The plaintiffs’ lead trial attorney told the MetNews in September that the decision left Kadisha facing nearly $94 million in compensatory and punitive damages and prejudgment and postjudgment interest.

•Declined to address an unpublished ruling in favor of a scientist who said an environmental activist committed libel by accusing him of altering under-oath testimony about a conservative think tank’s payment for a revision of a mold toxicity study..

Bruce Kelman, who heads Washington-based environmental risk management firm GlobalTox, sued Sharon Kramer, an activist who addresses mold-related injuries, after she posted the allegation on the Internet. The Fourth District’s Div. One rejected Kramer’s appeal in Kelman v. Kramer, D055496.

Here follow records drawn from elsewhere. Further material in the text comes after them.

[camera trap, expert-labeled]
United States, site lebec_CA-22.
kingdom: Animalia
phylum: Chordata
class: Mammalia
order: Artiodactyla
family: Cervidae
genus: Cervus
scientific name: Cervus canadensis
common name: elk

•Denied review of the Fourth District Court of Appeal’s ruling that a fired sales executive who had to walk with a cane and suffered from a speech impairment after suffering a stroke was disabled within the meaning of the Fair Employment and Housing Act.

Robert Sandell suffered the stroke in 2004, months after he became vice president of sales for Taylor-Listug Inc., which manufacturers acoustic and electric guitars under the name Taylor Guitars. The El Cajon-based company said he was fired for declining sales, but the Fourth District’s Div. One overturned a grant of summary judgment for company in Sandell v. Taylor-Listug, Inc., D055549.